TASK TO COMPLETE: Write the next part of the article reviewing the 2025 paradigm shifts in large language models, starting right after its last line.

SUPPLIED TEXT:
----

2025 LLM Year in Review: Six Paradigm Shifts and Future Implications

The LLM landscape in 2025 evolved beyond a mere race for scale, fundamentally reshaping our understanding of intelligence, training methodologies, and application paradigms.

2025 has been a monumental year for Large Language Models. We witnessed not just incremental performance gains but a series of fundamental “paradigm changes.” These shifts have redefined how we perceive artificial intelligence, how we train these systems, and how they integrate into our digital lives. This article breaks down these key transformations, explaining their underlying logic and profound implications in accessible terms.

1. From Human Feedback to Verifiable Rewards: How RLVR Taught AI to “Think”

For a long time, producing a mature, commercial-grade LLM followed a classic recipe: large-scale pretraining, supervised fine-tuning, and Reinforcement Learning from Human Feedback. This pipeline was stable and effective—until 2025, when a new core stage was widely introduced: Reinforcement Learning from Verifiable Rewards.

So, what exactly is RLVR, and why is it so significant?

In simple terms, RLVR trains LLMs in environments where success can be automatically judged, such as solving math problems or coding puzzles. The system provides a clear, objective reward signal (e.g., whether the problem was solved correctly). During this process, the model isn’t explicitly told how to reason step-by-step. Instead, it must explore and experiment, spontaneously developing strategies that, to humans, resemble “reasoning.” It learns to break down complex problems into intermediate steps, tries different solution strategies, and even learns to backtrack and correct errors.

This represents a fundamental departure from previous training methods:

• SFT (Supervised Fine-Tuning) and RLHF (Reinforcement Learning from Human Feedback) are relatively “short and light” stages, primarily involving fine-tuning.

----

DATA SHOWN:

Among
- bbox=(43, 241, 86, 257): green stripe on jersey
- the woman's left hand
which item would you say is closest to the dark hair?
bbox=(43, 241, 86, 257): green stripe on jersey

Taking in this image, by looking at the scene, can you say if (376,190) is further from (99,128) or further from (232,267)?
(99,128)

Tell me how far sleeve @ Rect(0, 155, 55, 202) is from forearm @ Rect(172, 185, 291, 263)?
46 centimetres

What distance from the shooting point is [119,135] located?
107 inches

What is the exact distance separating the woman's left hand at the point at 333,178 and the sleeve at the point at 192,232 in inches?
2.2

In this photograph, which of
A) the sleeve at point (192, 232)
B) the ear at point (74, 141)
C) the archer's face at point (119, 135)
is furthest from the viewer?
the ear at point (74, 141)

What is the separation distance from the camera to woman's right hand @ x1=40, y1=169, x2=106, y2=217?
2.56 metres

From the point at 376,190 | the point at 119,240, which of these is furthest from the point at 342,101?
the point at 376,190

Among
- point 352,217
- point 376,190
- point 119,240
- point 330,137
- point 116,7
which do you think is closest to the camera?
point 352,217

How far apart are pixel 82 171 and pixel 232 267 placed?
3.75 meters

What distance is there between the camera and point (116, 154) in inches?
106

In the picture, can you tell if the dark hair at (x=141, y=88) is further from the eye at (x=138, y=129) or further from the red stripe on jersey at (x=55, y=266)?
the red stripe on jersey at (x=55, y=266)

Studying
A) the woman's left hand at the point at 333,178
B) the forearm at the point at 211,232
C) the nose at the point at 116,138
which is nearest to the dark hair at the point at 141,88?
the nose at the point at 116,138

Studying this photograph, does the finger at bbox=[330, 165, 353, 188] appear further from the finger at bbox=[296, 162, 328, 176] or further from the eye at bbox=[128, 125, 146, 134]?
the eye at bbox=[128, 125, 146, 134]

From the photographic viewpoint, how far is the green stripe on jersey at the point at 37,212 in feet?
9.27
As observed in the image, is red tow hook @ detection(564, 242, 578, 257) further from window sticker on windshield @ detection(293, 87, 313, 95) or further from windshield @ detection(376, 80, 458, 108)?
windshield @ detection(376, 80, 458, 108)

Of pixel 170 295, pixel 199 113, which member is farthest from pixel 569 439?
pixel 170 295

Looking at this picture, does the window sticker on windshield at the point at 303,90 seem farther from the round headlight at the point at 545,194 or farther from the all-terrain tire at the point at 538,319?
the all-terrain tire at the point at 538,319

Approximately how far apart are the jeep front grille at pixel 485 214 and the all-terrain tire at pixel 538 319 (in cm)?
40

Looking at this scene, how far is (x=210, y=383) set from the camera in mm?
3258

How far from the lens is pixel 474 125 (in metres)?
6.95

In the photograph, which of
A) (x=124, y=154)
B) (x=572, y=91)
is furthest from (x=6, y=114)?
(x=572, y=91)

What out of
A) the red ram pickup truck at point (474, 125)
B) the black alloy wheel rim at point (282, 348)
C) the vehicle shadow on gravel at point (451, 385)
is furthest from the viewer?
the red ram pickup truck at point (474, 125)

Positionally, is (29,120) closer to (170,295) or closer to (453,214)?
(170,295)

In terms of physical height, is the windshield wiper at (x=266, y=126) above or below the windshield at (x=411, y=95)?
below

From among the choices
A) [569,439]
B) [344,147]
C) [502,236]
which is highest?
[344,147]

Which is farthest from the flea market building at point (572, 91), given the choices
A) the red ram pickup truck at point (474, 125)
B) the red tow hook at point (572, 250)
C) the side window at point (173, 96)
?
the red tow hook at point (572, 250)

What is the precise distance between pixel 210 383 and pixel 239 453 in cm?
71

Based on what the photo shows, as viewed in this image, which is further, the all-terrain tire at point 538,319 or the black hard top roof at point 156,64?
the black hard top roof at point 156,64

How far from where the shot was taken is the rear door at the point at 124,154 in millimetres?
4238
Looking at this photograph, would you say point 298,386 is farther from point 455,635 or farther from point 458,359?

----

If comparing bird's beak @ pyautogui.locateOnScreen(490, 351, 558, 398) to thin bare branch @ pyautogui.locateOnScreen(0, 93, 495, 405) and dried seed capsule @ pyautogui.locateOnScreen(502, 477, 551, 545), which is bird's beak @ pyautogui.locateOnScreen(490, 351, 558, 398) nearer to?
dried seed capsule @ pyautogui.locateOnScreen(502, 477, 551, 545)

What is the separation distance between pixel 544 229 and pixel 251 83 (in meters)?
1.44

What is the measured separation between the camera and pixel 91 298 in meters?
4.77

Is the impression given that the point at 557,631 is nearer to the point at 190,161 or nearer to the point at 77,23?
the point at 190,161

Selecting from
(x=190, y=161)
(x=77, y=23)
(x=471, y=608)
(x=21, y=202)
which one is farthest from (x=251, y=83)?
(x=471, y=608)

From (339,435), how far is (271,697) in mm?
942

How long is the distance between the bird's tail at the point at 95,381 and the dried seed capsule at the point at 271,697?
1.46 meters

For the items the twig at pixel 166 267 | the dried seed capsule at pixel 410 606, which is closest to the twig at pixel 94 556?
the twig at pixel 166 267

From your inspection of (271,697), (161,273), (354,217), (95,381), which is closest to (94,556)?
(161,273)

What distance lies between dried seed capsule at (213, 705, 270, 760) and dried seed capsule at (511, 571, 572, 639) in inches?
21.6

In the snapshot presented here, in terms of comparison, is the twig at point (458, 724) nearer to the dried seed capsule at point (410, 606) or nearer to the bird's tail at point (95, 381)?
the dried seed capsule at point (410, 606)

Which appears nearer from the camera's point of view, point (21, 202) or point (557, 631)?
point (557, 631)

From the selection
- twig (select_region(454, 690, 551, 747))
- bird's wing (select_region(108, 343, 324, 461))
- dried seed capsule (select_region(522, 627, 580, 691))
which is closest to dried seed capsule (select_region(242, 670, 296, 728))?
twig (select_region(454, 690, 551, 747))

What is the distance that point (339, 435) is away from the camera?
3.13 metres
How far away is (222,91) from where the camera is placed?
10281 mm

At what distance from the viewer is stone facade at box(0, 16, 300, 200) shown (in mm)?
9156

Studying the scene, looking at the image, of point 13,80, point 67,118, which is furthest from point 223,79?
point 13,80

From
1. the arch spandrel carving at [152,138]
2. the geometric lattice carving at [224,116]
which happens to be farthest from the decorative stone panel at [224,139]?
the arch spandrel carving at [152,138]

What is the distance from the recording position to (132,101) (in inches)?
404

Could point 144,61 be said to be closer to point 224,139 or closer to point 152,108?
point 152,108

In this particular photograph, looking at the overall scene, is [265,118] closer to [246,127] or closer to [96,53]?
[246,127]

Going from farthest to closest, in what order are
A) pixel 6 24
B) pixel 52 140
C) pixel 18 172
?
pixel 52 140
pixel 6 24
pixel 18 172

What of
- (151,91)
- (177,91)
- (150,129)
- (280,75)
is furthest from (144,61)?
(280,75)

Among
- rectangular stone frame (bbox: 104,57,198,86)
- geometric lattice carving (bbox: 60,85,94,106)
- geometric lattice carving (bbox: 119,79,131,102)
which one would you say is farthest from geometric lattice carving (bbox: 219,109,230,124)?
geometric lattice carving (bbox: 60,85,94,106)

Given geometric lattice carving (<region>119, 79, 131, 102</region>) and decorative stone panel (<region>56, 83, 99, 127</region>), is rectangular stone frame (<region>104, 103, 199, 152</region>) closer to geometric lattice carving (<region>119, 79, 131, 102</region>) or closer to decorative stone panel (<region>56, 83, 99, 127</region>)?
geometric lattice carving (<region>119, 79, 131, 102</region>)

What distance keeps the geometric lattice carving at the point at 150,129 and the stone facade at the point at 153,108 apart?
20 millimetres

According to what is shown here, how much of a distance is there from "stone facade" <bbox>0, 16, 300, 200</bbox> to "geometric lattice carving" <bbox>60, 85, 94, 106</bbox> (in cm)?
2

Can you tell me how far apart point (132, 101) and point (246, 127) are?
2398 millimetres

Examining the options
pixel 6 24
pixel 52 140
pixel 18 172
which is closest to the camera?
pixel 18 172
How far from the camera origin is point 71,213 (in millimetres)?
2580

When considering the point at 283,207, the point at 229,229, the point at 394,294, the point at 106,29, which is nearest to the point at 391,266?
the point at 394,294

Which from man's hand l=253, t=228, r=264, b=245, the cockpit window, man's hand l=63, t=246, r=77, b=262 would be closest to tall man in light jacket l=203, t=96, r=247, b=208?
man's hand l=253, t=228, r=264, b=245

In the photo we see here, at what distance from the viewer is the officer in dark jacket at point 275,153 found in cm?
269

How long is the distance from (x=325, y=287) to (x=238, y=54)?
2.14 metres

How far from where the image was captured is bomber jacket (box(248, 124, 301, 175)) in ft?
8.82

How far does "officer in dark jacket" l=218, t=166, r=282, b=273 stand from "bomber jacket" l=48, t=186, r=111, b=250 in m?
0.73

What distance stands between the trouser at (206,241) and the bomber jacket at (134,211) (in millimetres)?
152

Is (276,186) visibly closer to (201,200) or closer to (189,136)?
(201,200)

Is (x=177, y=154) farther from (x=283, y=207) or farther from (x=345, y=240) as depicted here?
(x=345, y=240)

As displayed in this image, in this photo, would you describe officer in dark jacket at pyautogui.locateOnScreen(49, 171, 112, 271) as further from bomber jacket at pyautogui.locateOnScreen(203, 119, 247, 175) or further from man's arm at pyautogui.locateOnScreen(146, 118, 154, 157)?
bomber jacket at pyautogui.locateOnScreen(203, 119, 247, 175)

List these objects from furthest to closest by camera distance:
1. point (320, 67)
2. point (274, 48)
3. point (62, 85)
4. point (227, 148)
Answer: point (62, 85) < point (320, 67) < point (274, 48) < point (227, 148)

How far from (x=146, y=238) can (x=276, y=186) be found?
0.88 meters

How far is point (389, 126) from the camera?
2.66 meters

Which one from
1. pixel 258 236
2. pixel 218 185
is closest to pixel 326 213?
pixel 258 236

----

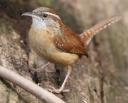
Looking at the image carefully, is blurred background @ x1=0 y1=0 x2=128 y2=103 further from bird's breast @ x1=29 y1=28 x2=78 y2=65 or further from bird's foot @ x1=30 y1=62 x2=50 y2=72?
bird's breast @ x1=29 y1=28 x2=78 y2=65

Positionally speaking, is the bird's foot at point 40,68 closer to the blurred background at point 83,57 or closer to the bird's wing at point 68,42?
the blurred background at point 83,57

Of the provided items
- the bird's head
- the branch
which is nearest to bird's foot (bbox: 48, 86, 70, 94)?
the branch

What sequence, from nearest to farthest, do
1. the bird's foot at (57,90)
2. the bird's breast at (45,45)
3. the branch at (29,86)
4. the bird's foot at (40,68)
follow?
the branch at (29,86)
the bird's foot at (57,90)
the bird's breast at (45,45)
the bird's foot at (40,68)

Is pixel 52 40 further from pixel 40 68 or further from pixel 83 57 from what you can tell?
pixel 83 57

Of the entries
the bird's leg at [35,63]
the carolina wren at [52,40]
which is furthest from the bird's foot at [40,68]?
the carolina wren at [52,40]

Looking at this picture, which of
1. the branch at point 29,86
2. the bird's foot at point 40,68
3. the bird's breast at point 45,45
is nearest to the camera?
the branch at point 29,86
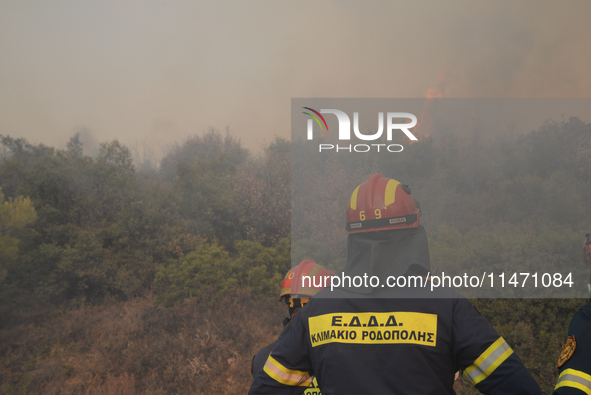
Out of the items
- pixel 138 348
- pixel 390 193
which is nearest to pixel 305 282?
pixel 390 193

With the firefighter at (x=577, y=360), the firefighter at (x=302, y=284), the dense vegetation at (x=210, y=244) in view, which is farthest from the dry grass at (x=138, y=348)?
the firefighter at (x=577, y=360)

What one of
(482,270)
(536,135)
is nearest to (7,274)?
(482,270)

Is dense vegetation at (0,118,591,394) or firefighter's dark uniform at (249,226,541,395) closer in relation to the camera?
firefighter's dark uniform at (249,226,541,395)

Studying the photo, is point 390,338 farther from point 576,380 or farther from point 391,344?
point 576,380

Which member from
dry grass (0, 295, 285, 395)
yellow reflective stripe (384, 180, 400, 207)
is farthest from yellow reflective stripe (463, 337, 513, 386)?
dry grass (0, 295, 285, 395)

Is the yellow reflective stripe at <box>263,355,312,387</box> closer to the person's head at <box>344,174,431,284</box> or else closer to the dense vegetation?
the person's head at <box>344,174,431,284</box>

----

FINAL ANSWER:
• RLVR enables prolonged optimization. Because it has an objective, non-gameable reward target, computational resources can be poured into it continuously, driving sustained capability improvements.

The direct consequences were:

1. “Thinking Time” as a New Dimension: RLVR models can improve answer quality at test time by generating longer “reasoning traces.” This means “compute” can be flexibly converted into “thinking depth.”
2. Reallocation of Compute Resources: The RLVR stage proved to be highly cost-effective in terms of capability gain per dollar. Vast amounts of compute originally earmarked for pretraining were redirected here. Thus, the 2025 capability leap came primarily from models undergoing much longer RLVR runs, not just from them being larger.
3. Flagship Models Emerged: OpenAI’s o1 model was the first demonstration of RLVR, but the o3 release in early 2025 was the inflection point where the public could intuitively feel this qualitative shift.

The Layman’s Explanation: Think of RLVR as putting an AI in a super library with infinite practice workbooks and an automatic grading system. It has no teacher guiding each step, but by constantly solving problems and seeing what’s right/wrong, it deduces its own efficient methods for learning and problem-solving.

2. Ghosts vs. Animals: Understanding the “Jagged” Shape of LLM Intelligence

In 2025, the industry began to grasp the unique “shape” of LLM intelligence more intuitively. A core metaphor emerged: we are not “evolving or raising animals,” but “summoning ghosts.”

Why “Ghosts” and not “Animals”?
Because everything about building an LLM—its neural architecture, training data, optimization objectives—is fundamentally different from the evolutionary path of biological intelligence. The human brain is “optimized” for survival and reproduction in a complex world. The LLM is “optimized” to imitate human text, score points on math puzzles, and get thumbs-ups in evaluations.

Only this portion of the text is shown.